Though it was cloudy from horizon to horizon, there wasn't a hint of thunder, so I started thinking maybe there wasn't any active lighting hazard—just clouds and precip. Still, that cloud over Chair 23 looked pretty menacing. Nevertheless, they were running the chair, and there were people riding it. Maybe, the optimist in me speculated, Mammoth had some kind of electro-static voltmeter installed at the top, and it was indicating no static charge buildup.
So I got on the chair.
I should mention, if I haven't already, that I'm TERRIFIED of lightning. I've had many, many close calls with lightning, primarily involving outdoor activities and the summer monsoons of Northern Arizona. I know exactly what the sharp, arcing, whip-crack of lightning sounds like up close. Just thinking about it makes my head sink and my shoulders rise in the instinctive and universal, 'oh shit' position.
So I generally give dark black clouds a wide berth. But today, for whatever foolish reason, I didn't. And everything seemed fine for a minute or two. And then I felt something funny in my arm, which was resting on the metal frame of the chair. Like I'd pinched a nerve. Huh, I thought. That felt kind of like...a shock. But no, my very quick defensive reaction insisted, I'm just imagining it, because I'm a little on edge about that dark cloud I'm now heading helplessly straight up into.
And then I felt it in my arm again, and then my back. Through my fleece jacket and shirt and underwear, I was getting shocked by the chair—continuously. Through my glove, I was getting shocked holding onto the metal of the chair. And these were not baby shocks. These were good enough to make me scooch forward so that no part of my body was touching metal.
I looked up at that dark cloud, and also at the long length of cable ahead. I had probably around eight minutes to go before I reached the top and could jump off the chairlift and get the hell out of there. It seemed to me that perching on the edge of the chair was not without risk. If for some reason lightning struck and caused my to spasm or just freak out, there was a good chance I could fall out of the chair.
So I tried holding on to the chair again—BZZST! That wasn't going to work. How much longer was this ride going to go on? It was starting to look like forever. Okay, I said to myself, calm down. What should I do? Pray, is the word that popped into my mind. I tried that, but it didn't really make me feel any better. So I just kind of went to my happy place for those eternity-minutes left of the chair ride, and at the top, I flagged the liftie and told him I was getting shocked by the chair.

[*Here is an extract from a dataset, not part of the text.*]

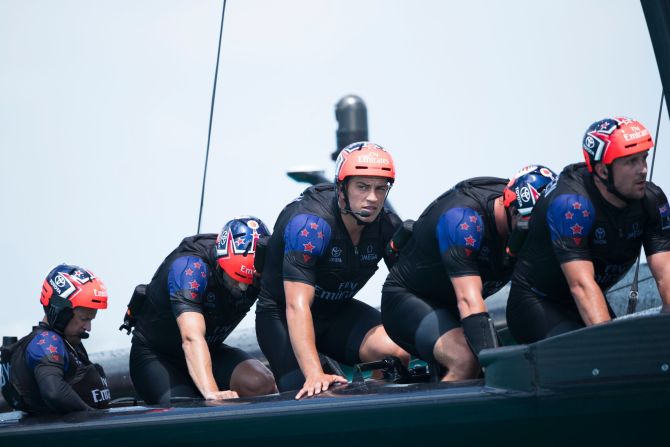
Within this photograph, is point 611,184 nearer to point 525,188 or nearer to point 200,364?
point 525,188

He didn't seem too surprised. Apparently other riders had already reported their electrifying experience. Oddly, he said he didn't have any authority to shut down the lift, but that he'd called maintenance so that they could look into it.
Okay. I guess, if lightning isn't actively cracking all around, you can make some kind of crazy case that you should continue running a chairlift even when multiple riders report they're being electrocuted on the way up. But maybe, just maybe, couldn't we phone down to the guy at the bottom, so he could helpfully inform people, before they get on the chair, that if they choose to board, they should be prepared for a hair-raising experience?